• [ACTIVITY] Among the records below, find the line that has "Pais fazem força"; from there, give the lines again exactly, and stop after the line that has "فندق Raveekan Resort".

• [INFORMATION SHOWN]
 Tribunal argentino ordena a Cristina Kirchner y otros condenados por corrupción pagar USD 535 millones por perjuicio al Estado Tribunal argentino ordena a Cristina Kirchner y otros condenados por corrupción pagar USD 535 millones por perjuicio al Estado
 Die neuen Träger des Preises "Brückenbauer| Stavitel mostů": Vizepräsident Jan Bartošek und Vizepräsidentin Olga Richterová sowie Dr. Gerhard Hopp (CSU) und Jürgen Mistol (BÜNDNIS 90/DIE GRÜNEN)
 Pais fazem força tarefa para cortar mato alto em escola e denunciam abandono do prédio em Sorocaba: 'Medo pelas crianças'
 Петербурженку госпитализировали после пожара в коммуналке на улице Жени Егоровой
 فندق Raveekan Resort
--
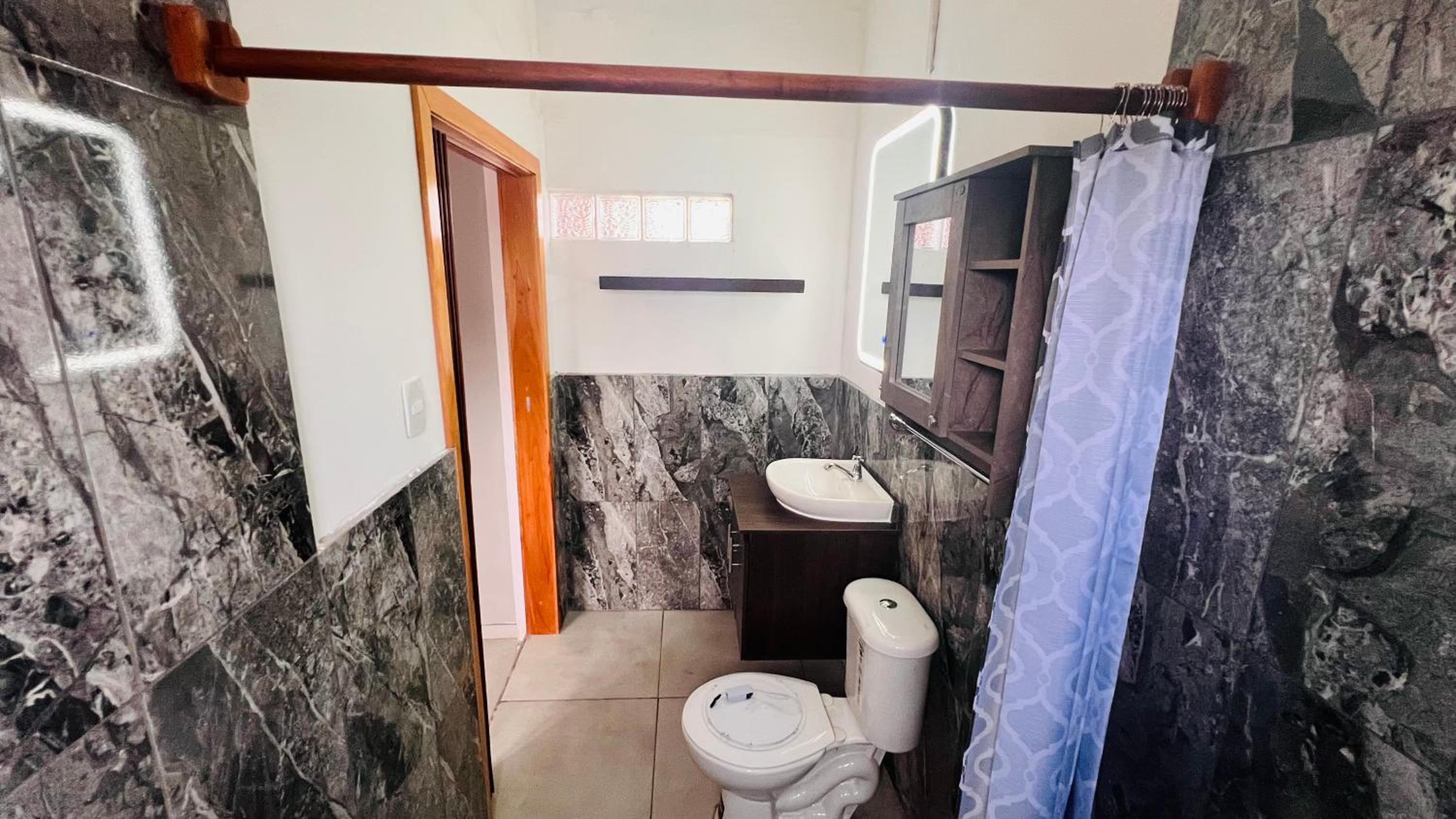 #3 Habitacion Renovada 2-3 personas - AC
--
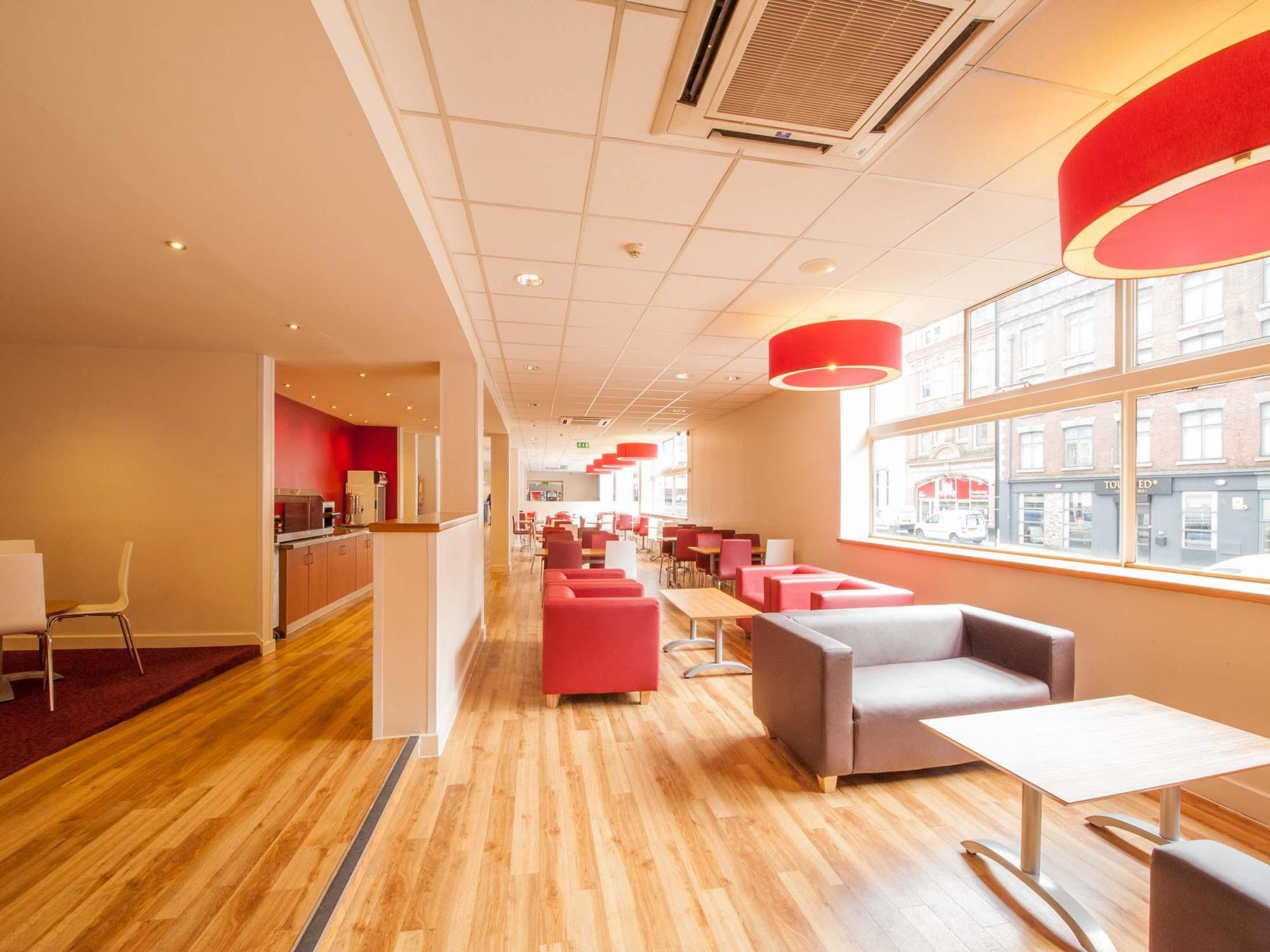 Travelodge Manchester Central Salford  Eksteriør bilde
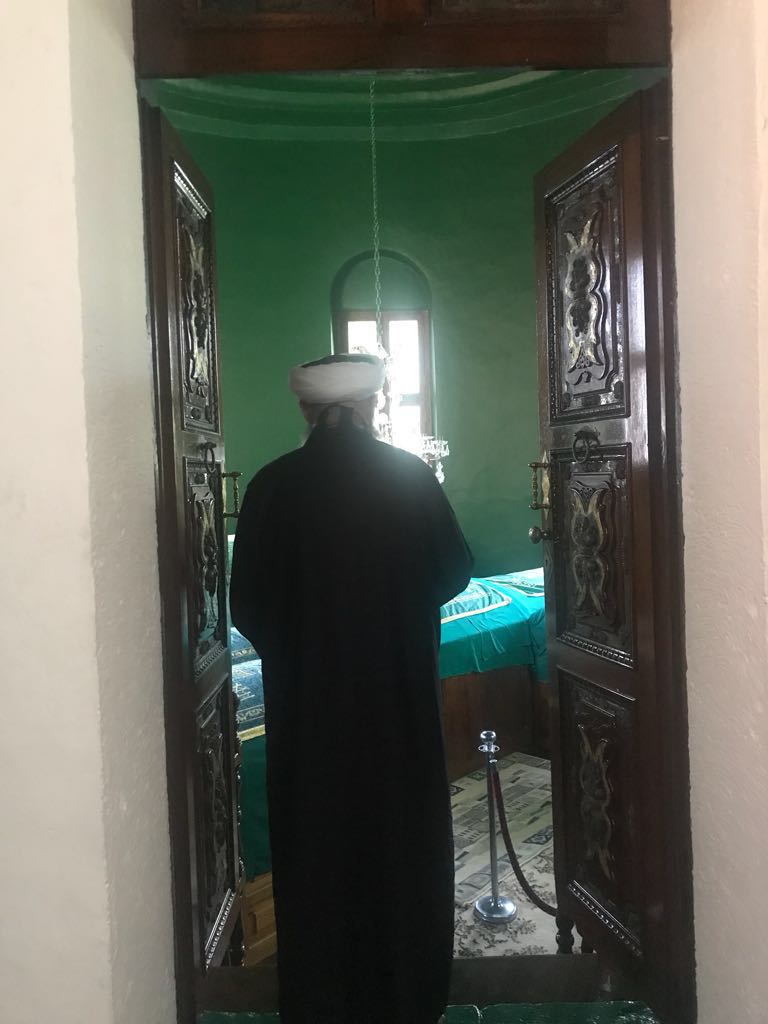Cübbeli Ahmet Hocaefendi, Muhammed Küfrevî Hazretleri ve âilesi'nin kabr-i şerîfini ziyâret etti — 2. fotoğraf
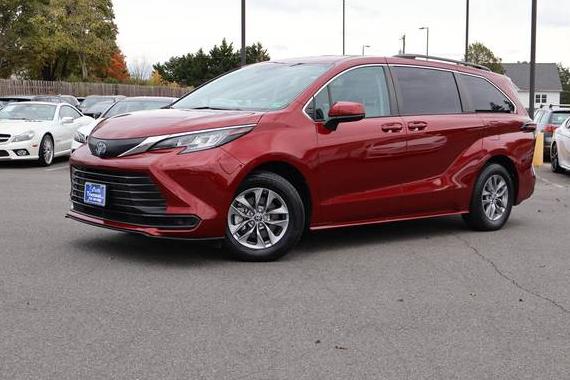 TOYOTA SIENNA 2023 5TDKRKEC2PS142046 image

• [WRITTEN ANSWER]
 Pais fazem força tarefa para cortar mato alto em escola e denunciam abandono do prédio em Sorocaba: 'Medo pelas crianças'
 Петербурженку госпитализировали после пожара в коммуналке на улице Жени Егоровой
 فندق Raveekan Resort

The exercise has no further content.